WJUV
- Cullman, Alabama; United States;
- Frequency: 88.3 MHz
- Branding: Catholic Radio for Your Soul

Programming
- Language: English
- Format: Catholic Radio
- Affiliations: EWTN

Ownership
- Owner: La Promesa Foundation
- Sister stations: WMMA-AM & WQOH-FM

History
- First air date: April 2011

Technical information
- Licensing authority: FCC
- Facility ID: 177361
- Class: A
- ERP: 88 watts (vertical)
- HAAT: 95 meters (312 ft)
- Transmitter coordinates: 34°12′20″N 86°45′00″W﻿ / ﻿34.20556°N 86.75000°W

Links
- Public license information: Public file; LMS;
- Website: http://www.grnonline.com

= WJUV =

WJUV (88.3 FM) is an American radio station licensed to serve the community of Cullman, the county seat of Cullman County, Alabama. The station, established in 2011, is owned by La Promesa Foundation.

==Programming==
WJUV normally broadcasts an English-language Christian radio format.

==History==
In October 2007, Centro Comunitario Juvenil Mahanaim, Inc., of Seattle, Washington, applied to the Federal Communications Commission (FCC) for a construction permit for a new broadcast radio station. The FCC granted this permit on April 18, 2008 with a scheduled expiration date of April 18, 2011. The new station was assigned call sign "WJUV" on December 21, 2010. After construction and testing were completed, the station was granted its broadcast license on April 18, 2011.
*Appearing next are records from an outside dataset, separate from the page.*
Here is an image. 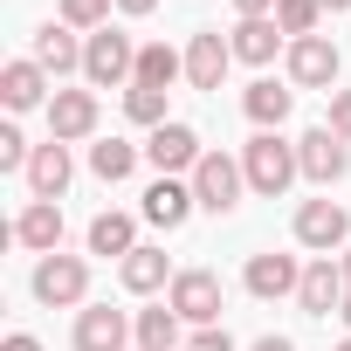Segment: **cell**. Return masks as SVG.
I'll return each mask as SVG.
<instances>
[{
	"instance_id": "9c48e42d",
	"label": "cell",
	"mask_w": 351,
	"mask_h": 351,
	"mask_svg": "<svg viewBox=\"0 0 351 351\" xmlns=\"http://www.w3.org/2000/svg\"><path fill=\"white\" fill-rule=\"evenodd\" d=\"M344 296H351V282H344L337 255H317V262H303V282H296V303H303L310 317H337V310H344Z\"/></svg>"
},
{
	"instance_id": "e575fe53",
	"label": "cell",
	"mask_w": 351,
	"mask_h": 351,
	"mask_svg": "<svg viewBox=\"0 0 351 351\" xmlns=\"http://www.w3.org/2000/svg\"><path fill=\"white\" fill-rule=\"evenodd\" d=\"M248 351H296V344H289V337H255Z\"/></svg>"
},
{
	"instance_id": "f1b7e54d",
	"label": "cell",
	"mask_w": 351,
	"mask_h": 351,
	"mask_svg": "<svg viewBox=\"0 0 351 351\" xmlns=\"http://www.w3.org/2000/svg\"><path fill=\"white\" fill-rule=\"evenodd\" d=\"M110 8H117V0H62V28L97 35V28H110Z\"/></svg>"
},
{
	"instance_id": "d6986e66",
	"label": "cell",
	"mask_w": 351,
	"mask_h": 351,
	"mask_svg": "<svg viewBox=\"0 0 351 351\" xmlns=\"http://www.w3.org/2000/svg\"><path fill=\"white\" fill-rule=\"evenodd\" d=\"M69 145L62 138H49V145H35V158H28V186H35V200H62V186H69Z\"/></svg>"
},
{
	"instance_id": "52a82bcc",
	"label": "cell",
	"mask_w": 351,
	"mask_h": 351,
	"mask_svg": "<svg viewBox=\"0 0 351 351\" xmlns=\"http://www.w3.org/2000/svg\"><path fill=\"white\" fill-rule=\"evenodd\" d=\"M296 165H303V180L337 186L344 172H351V145H344L330 124H317V131H303V138H296Z\"/></svg>"
},
{
	"instance_id": "60d3db41",
	"label": "cell",
	"mask_w": 351,
	"mask_h": 351,
	"mask_svg": "<svg viewBox=\"0 0 351 351\" xmlns=\"http://www.w3.org/2000/svg\"><path fill=\"white\" fill-rule=\"evenodd\" d=\"M131 351H138V344H131Z\"/></svg>"
},
{
	"instance_id": "f35d334b",
	"label": "cell",
	"mask_w": 351,
	"mask_h": 351,
	"mask_svg": "<svg viewBox=\"0 0 351 351\" xmlns=\"http://www.w3.org/2000/svg\"><path fill=\"white\" fill-rule=\"evenodd\" d=\"M337 317H344V330H351V296H344V310H337Z\"/></svg>"
},
{
	"instance_id": "9a60e30c",
	"label": "cell",
	"mask_w": 351,
	"mask_h": 351,
	"mask_svg": "<svg viewBox=\"0 0 351 351\" xmlns=\"http://www.w3.org/2000/svg\"><path fill=\"white\" fill-rule=\"evenodd\" d=\"M193 207H200V200H193V180H152V186H145V221L165 228V234H172V228H186Z\"/></svg>"
},
{
	"instance_id": "7a4b0ae2",
	"label": "cell",
	"mask_w": 351,
	"mask_h": 351,
	"mask_svg": "<svg viewBox=\"0 0 351 351\" xmlns=\"http://www.w3.org/2000/svg\"><path fill=\"white\" fill-rule=\"evenodd\" d=\"M83 76H90V90L138 83V49H131V35H117V28H97V35L83 42Z\"/></svg>"
},
{
	"instance_id": "ba28073f",
	"label": "cell",
	"mask_w": 351,
	"mask_h": 351,
	"mask_svg": "<svg viewBox=\"0 0 351 351\" xmlns=\"http://www.w3.org/2000/svg\"><path fill=\"white\" fill-rule=\"evenodd\" d=\"M337 69H344V56H337L330 35L289 42V83H296V90H337Z\"/></svg>"
},
{
	"instance_id": "30bf717a",
	"label": "cell",
	"mask_w": 351,
	"mask_h": 351,
	"mask_svg": "<svg viewBox=\"0 0 351 351\" xmlns=\"http://www.w3.org/2000/svg\"><path fill=\"white\" fill-rule=\"evenodd\" d=\"M296 241L317 248V255H330V248L351 241V214H344L337 200H303V207H296Z\"/></svg>"
},
{
	"instance_id": "484cf974",
	"label": "cell",
	"mask_w": 351,
	"mask_h": 351,
	"mask_svg": "<svg viewBox=\"0 0 351 351\" xmlns=\"http://www.w3.org/2000/svg\"><path fill=\"white\" fill-rule=\"evenodd\" d=\"M138 152L145 145H124V138H104V145H90V172L104 186H117V180H131V165H138Z\"/></svg>"
},
{
	"instance_id": "4316f807",
	"label": "cell",
	"mask_w": 351,
	"mask_h": 351,
	"mask_svg": "<svg viewBox=\"0 0 351 351\" xmlns=\"http://www.w3.org/2000/svg\"><path fill=\"white\" fill-rule=\"evenodd\" d=\"M124 117H131V124H145V131L172 124V117H165V90H145V83H131V90H124Z\"/></svg>"
},
{
	"instance_id": "d6a6232c",
	"label": "cell",
	"mask_w": 351,
	"mask_h": 351,
	"mask_svg": "<svg viewBox=\"0 0 351 351\" xmlns=\"http://www.w3.org/2000/svg\"><path fill=\"white\" fill-rule=\"evenodd\" d=\"M234 14H241V21H269V14H276V0H234Z\"/></svg>"
},
{
	"instance_id": "4dcf8cb0",
	"label": "cell",
	"mask_w": 351,
	"mask_h": 351,
	"mask_svg": "<svg viewBox=\"0 0 351 351\" xmlns=\"http://www.w3.org/2000/svg\"><path fill=\"white\" fill-rule=\"evenodd\" d=\"M186 351H234V337H228V324H207V330L186 337Z\"/></svg>"
},
{
	"instance_id": "74e56055",
	"label": "cell",
	"mask_w": 351,
	"mask_h": 351,
	"mask_svg": "<svg viewBox=\"0 0 351 351\" xmlns=\"http://www.w3.org/2000/svg\"><path fill=\"white\" fill-rule=\"evenodd\" d=\"M337 269H344V282H351V248H344V255H337Z\"/></svg>"
},
{
	"instance_id": "6da1fadb",
	"label": "cell",
	"mask_w": 351,
	"mask_h": 351,
	"mask_svg": "<svg viewBox=\"0 0 351 351\" xmlns=\"http://www.w3.org/2000/svg\"><path fill=\"white\" fill-rule=\"evenodd\" d=\"M241 172H248V186H255V193H269V200H276V193H289V180H296L303 165H296V145H289V138L255 131V138L241 145Z\"/></svg>"
},
{
	"instance_id": "836d02e7",
	"label": "cell",
	"mask_w": 351,
	"mask_h": 351,
	"mask_svg": "<svg viewBox=\"0 0 351 351\" xmlns=\"http://www.w3.org/2000/svg\"><path fill=\"white\" fill-rule=\"evenodd\" d=\"M0 351H42V337H28V330H14V337L0 344Z\"/></svg>"
},
{
	"instance_id": "ab89813d",
	"label": "cell",
	"mask_w": 351,
	"mask_h": 351,
	"mask_svg": "<svg viewBox=\"0 0 351 351\" xmlns=\"http://www.w3.org/2000/svg\"><path fill=\"white\" fill-rule=\"evenodd\" d=\"M337 351H351V337H344V344H337Z\"/></svg>"
},
{
	"instance_id": "8fae6325",
	"label": "cell",
	"mask_w": 351,
	"mask_h": 351,
	"mask_svg": "<svg viewBox=\"0 0 351 351\" xmlns=\"http://www.w3.org/2000/svg\"><path fill=\"white\" fill-rule=\"evenodd\" d=\"M228 69H234L228 35H221V28H200V35L186 42V83H193V90H221V83H228Z\"/></svg>"
},
{
	"instance_id": "4fadbf2b",
	"label": "cell",
	"mask_w": 351,
	"mask_h": 351,
	"mask_svg": "<svg viewBox=\"0 0 351 351\" xmlns=\"http://www.w3.org/2000/svg\"><path fill=\"white\" fill-rule=\"evenodd\" d=\"M90 131H97V90H56V97H49V138L76 145V138H90Z\"/></svg>"
},
{
	"instance_id": "7c38bea8",
	"label": "cell",
	"mask_w": 351,
	"mask_h": 351,
	"mask_svg": "<svg viewBox=\"0 0 351 351\" xmlns=\"http://www.w3.org/2000/svg\"><path fill=\"white\" fill-rule=\"evenodd\" d=\"M131 317L124 310H110V303H90V310H76V351H131Z\"/></svg>"
},
{
	"instance_id": "603a6c76",
	"label": "cell",
	"mask_w": 351,
	"mask_h": 351,
	"mask_svg": "<svg viewBox=\"0 0 351 351\" xmlns=\"http://www.w3.org/2000/svg\"><path fill=\"white\" fill-rule=\"evenodd\" d=\"M289 104H296V90H282L276 76H255V83L241 90V110H248V117H255L262 131H276V124L289 117Z\"/></svg>"
},
{
	"instance_id": "7402d4cb",
	"label": "cell",
	"mask_w": 351,
	"mask_h": 351,
	"mask_svg": "<svg viewBox=\"0 0 351 351\" xmlns=\"http://www.w3.org/2000/svg\"><path fill=\"white\" fill-rule=\"evenodd\" d=\"M35 62L49 69V76H69V69H83V42H76V28H35Z\"/></svg>"
},
{
	"instance_id": "2e32d148",
	"label": "cell",
	"mask_w": 351,
	"mask_h": 351,
	"mask_svg": "<svg viewBox=\"0 0 351 351\" xmlns=\"http://www.w3.org/2000/svg\"><path fill=\"white\" fill-rule=\"evenodd\" d=\"M0 104H8V110H35V104H49V69H42L35 56L8 62V69H0Z\"/></svg>"
},
{
	"instance_id": "8992f818",
	"label": "cell",
	"mask_w": 351,
	"mask_h": 351,
	"mask_svg": "<svg viewBox=\"0 0 351 351\" xmlns=\"http://www.w3.org/2000/svg\"><path fill=\"white\" fill-rule=\"evenodd\" d=\"M145 158L158 165V180H180V172L193 180V165L207 158V145H200V131H193V124L172 117V124H158V131L145 138Z\"/></svg>"
},
{
	"instance_id": "ffe728a7",
	"label": "cell",
	"mask_w": 351,
	"mask_h": 351,
	"mask_svg": "<svg viewBox=\"0 0 351 351\" xmlns=\"http://www.w3.org/2000/svg\"><path fill=\"white\" fill-rule=\"evenodd\" d=\"M289 35L276 28V14L269 21H234V35H228V49H234V62H248V69H262V62H276V49H282Z\"/></svg>"
},
{
	"instance_id": "44dd1931",
	"label": "cell",
	"mask_w": 351,
	"mask_h": 351,
	"mask_svg": "<svg viewBox=\"0 0 351 351\" xmlns=\"http://www.w3.org/2000/svg\"><path fill=\"white\" fill-rule=\"evenodd\" d=\"M180 310L172 303H158V310H138L131 317V330H138V351H186V337H180Z\"/></svg>"
},
{
	"instance_id": "e0dca14e",
	"label": "cell",
	"mask_w": 351,
	"mask_h": 351,
	"mask_svg": "<svg viewBox=\"0 0 351 351\" xmlns=\"http://www.w3.org/2000/svg\"><path fill=\"white\" fill-rule=\"evenodd\" d=\"M14 241L35 248V255H56V248H62V207H56V200H28L21 221H14Z\"/></svg>"
},
{
	"instance_id": "277c9868",
	"label": "cell",
	"mask_w": 351,
	"mask_h": 351,
	"mask_svg": "<svg viewBox=\"0 0 351 351\" xmlns=\"http://www.w3.org/2000/svg\"><path fill=\"white\" fill-rule=\"evenodd\" d=\"M28 289H35L49 310H69V303L90 296V262H83V255H42L35 276H28Z\"/></svg>"
},
{
	"instance_id": "f546056e",
	"label": "cell",
	"mask_w": 351,
	"mask_h": 351,
	"mask_svg": "<svg viewBox=\"0 0 351 351\" xmlns=\"http://www.w3.org/2000/svg\"><path fill=\"white\" fill-rule=\"evenodd\" d=\"M28 158H35V145L14 124H0V172H28Z\"/></svg>"
},
{
	"instance_id": "1f68e13d",
	"label": "cell",
	"mask_w": 351,
	"mask_h": 351,
	"mask_svg": "<svg viewBox=\"0 0 351 351\" xmlns=\"http://www.w3.org/2000/svg\"><path fill=\"white\" fill-rule=\"evenodd\" d=\"M330 131L351 145V90H330Z\"/></svg>"
},
{
	"instance_id": "cb8c5ba5",
	"label": "cell",
	"mask_w": 351,
	"mask_h": 351,
	"mask_svg": "<svg viewBox=\"0 0 351 351\" xmlns=\"http://www.w3.org/2000/svg\"><path fill=\"white\" fill-rule=\"evenodd\" d=\"M180 76H186V56L180 49H165V42H145L138 49V83L145 90H172Z\"/></svg>"
},
{
	"instance_id": "5bb4252c",
	"label": "cell",
	"mask_w": 351,
	"mask_h": 351,
	"mask_svg": "<svg viewBox=\"0 0 351 351\" xmlns=\"http://www.w3.org/2000/svg\"><path fill=\"white\" fill-rule=\"evenodd\" d=\"M248 296H262V303H276V296H296V282H303V269H296V255H248Z\"/></svg>"
},
{
	"instance_id": "d4e9b609",
	"label": "cell",
	"mask_w": 351,
	"mask_h": 351,
	"mask_svg": "<svg viewBox=\"0 0 351 351\" xmlns=\"http://www.w3.org/2000/svg\"><path fill=\"white\" fill-rule=\"evenodd\" d=\"M138 248V228H131V214H97L90 221V255H131Z\"/></svg>"
},
{
	"instance_id": "83f0119b",
	"label": "cell",
	"mask_w": 351,
	"mask_h": 351,
	"mask_svg": "<svg viewBox=\"0 0 351 351\" xmlns=\"http://www.w3.org/2000/svg\"><path fill=\"white\" fill-rule=\"evenodd\" d=\"M317 21H324V8H317V0H276V28H282L289 42L317 35Z\"/></svg>"
},
{
	"instance_id": "d590c367",
	"label": "cell",
	"mask_w": 351,
	"mask_h": 351,
	"mask_svg": "<svg viewBox=\"0 0 351 351\" xmlns=\"http://www.w3.org/2000/svg\"><path fill=\"white\" fill-rule=\"evenodd\" d=\"M117 8H124V14H152V8H158V0H117Z\"/></svg>"
},
{
	"instance_id": "ac0fdd59",
	"label": "cell",
	"mask_w": 351,
	"mask_h": 351,
	"mask_svg": "<svg viewBox=\"0 0 351 351\" xmlns=\"http://www.w3.org/2000/svg\"><path fill=\"white\" fill-rule=\"evenodd\" d=\"M117 276H124L131 296H158V289H172V262H165V248H145V241L117 262Z\"/></svg>"
},
{
	"instance_id": "8d00e7d4",
	"label": "cell",
	"mask_w": 351,
	"mask_h": 351,
	"mask_svg": "<svg viewBox=\"0 0 351 351\" xmlns=\"http://www.w3.org/2000/svg\"><path fill=\"white\" fill-rule=\"evenodd\" d=\"M317 8H330V14H351V0H317Z\"/></svg>"
},
{
	"instance_id": "3957f363",
	"label": "cell",
	"mask_w": 351,
	"mask_h": 351,
	"mask_svg": "<svg viewBox=\"0 0 351 351\" xmlns=\"http://www.w3.org/2000/svg\"><path fill=\"white\" fill-rule=\"evenodd\" d=\"M165 303L180 310L193 330H207V324H221L228 289H221V276H214V269H180V276H172V289H165Z\"/></svg>"
},
{
	"instance_id": "5b68a950",
	"label": "cell",
	"mask_w": 351,
	"mask_h": 351,
	"mask_svg": "<svg viewBox=\"0 0 351 351\" xmlns=\"http://www.w3.org/2000/svg\"><path fill=\"white\" fill-rule=\"evenodd\" d=\"M241 186H248V172H241V158H228V152H207V158L193 165V200H200L207 214H234V207H241Z\"/></svg>"
}]
</instances>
Two weeks after the station began broadcasting, the WJUV studio building was destroyed by an EF4 tornado during the 2011 Super Outbreak. With the tower damaged and the studios wrecked, the station's signal went dark. WJUV management notified the FCC of their silent state in May 2011 and requested special temporary authority to remain silent until technical issues could be resolved. The commission granted this authority on July 18, 2011, with a scheduled expiration of January 15, 2012.

WJUV was sold to Gene and Jeaniene Church's Divine Word Communications, Inc. effective April 1, 2013. The price for the transaction was $50,000. Subsequently, WJUV, six other stations, and four translators were sold to La Promesa Foundation effective January 8, 2016, at a purchase price of $1,073,907.59.